What to work on >> Every record must be repeated exactly, with no omission.

============

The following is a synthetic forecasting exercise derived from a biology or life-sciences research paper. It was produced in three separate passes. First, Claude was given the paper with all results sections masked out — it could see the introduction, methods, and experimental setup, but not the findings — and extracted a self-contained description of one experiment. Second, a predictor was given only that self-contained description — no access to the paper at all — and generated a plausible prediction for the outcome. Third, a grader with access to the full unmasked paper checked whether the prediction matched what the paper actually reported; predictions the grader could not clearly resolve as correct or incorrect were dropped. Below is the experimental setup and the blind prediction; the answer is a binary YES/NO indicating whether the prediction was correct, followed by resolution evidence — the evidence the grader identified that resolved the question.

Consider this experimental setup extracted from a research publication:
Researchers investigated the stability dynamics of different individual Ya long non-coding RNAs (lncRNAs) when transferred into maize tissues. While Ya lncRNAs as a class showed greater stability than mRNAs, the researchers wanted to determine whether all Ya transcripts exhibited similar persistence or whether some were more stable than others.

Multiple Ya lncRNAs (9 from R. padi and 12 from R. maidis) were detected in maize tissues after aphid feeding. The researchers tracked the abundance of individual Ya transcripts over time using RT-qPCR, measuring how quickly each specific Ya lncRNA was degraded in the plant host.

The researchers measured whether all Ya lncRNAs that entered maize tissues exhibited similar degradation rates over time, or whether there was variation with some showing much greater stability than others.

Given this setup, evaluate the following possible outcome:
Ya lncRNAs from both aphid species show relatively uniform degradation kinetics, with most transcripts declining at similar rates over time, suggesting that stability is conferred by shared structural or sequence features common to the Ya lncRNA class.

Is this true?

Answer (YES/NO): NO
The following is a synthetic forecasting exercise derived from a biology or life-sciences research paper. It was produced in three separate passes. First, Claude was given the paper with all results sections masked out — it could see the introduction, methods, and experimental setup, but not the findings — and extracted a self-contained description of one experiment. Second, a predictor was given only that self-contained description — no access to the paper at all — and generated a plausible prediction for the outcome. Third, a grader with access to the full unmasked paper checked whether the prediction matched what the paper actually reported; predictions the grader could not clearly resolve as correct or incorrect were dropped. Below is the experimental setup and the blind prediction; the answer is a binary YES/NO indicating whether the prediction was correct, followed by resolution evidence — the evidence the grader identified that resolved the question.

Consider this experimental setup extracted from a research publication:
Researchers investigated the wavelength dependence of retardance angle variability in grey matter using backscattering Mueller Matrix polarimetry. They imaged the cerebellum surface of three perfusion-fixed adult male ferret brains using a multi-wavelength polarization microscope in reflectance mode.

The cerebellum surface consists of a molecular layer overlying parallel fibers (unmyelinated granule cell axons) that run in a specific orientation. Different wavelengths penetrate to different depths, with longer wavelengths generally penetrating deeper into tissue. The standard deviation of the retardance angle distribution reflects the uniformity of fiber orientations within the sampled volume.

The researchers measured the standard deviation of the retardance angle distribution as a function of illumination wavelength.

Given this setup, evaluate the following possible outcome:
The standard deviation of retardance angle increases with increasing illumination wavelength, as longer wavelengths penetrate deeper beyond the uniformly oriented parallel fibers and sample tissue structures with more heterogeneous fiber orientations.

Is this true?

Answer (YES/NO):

============

The completed task >>
The following is a synthetic forecasting exercise derived from a biology or life-sciences research paper. It was produced in three separate passes. First, Claude was given the paper with all results sections masked out — it could see the introduction, methods, and experimental setup, but not the findings — and extracted a self-contained description of one experiment. Second, a predictor was given only that self-contained description — no access to the paper at all — and generated a plausible prediction for the outcome. Third, a grader with access to the full unmasked paper checked whether the prediction matched what the paper actually reported; predictions the grader could not clearly resolve as correct or incorrect were dropped. Below is the experimental setup and the blind prediction; the answer is a binary YES/NO indicating whether the prediction was correct, followed by resolution evidence — the evidence the grader identified that resolved the question.

Consider this experimental setup extracted from a research publication:
Researchers investigated the stability dynamics of different individual Ya long non-coding RNAs (lncRNAs) when transferred into maize tissues. While Ya lncRNAs as a class showed greater stability than mRNAs, the researchers wanted to determine whether all Ya transcripts exhibited similar persistence or whether some were more stable than others.

Multiple Ya lncRNAs (9 from R. padi and 12 from R. maidis) were detected in maize tissues after aphid feeding. The researchers tracked the abundance of individual Ya transcripts over time using RT-qPCR, measuring how quickly each specific Ya lncRNA was degraded in the plant host.

The researchers measured whether all Ya lncRNAs that entered maize tissues exhibited similar degradation rates over time, or whether there was variation with some showing much greater stability than others.

Given this setup, evaluate the following possible outcome:
Ya lncRNAs from both aphid species show relatively uniform degradation kinetics, with most transcripts declining at similar rates over time, suggesting that stability is conferred by shared structural or sequence features common to the Ya lncRNA class.

Is this true?

Answer (YES/NO): NO
The following is a synthetic forecasting exercise derived from a biology or life-sciences research paper. It was produced in three separate passes. First, Claude was given the paper with all results sections masked out — it could see the introduction, methods, and experimental setup, but not the findings — and extracted a self-contained description of one experiment. Second, a predictor was given only that self-contained description — no access to the paper at all — and generated a plausible prediction for the outcome. Third, a grader with access to the full unmasked paper checked whether the prediction matched what the paper actually reported; predictions the grader could not clearly resolve as correct or incorrect were dropped. Below is the experimental setup and the blind prediction; the answer is a binary YES/NO indicating whether the prediction was correct, followed by resolution evidence — the evidence the grader identified that resolved the question.

Consider this experimental setup extracted from a research publication:
Researchers investigated the wavelength dependence of retardance angle variability in grey matter using backscattering Mueller Matrix polarimetry. They imaged the cerebellum surface of three perfusion-fixed adult male ferret brains using a multi-wavelength polarization microscope in reflectance mode.

The cerebellum surface consists of a molecular layer overlying parallel fibers (unmyelinated granule cell axons) that run in a specific orientation. Different wavelengths penetrate to different depths, with longer wavelengths generally penetrating deeper into tissue. The standard deviation of the retardance angle distribution reflects the uniformity of fiber orientations within the sampled volume.

The researchers measured the standard deviation of the retardance angle distribution as a function of illumination wavelength.

Given this setup, evaluate the following possible outcome:
The standard deviation of retardance angle increases with increasing illumination wavelength, as longer wavelengths penetrate deeper beyond the uniformly oriented parallel fibers and sample tissue structures with more heterogeneous fiber orientations.

Is this true?

Answer (YES/NO):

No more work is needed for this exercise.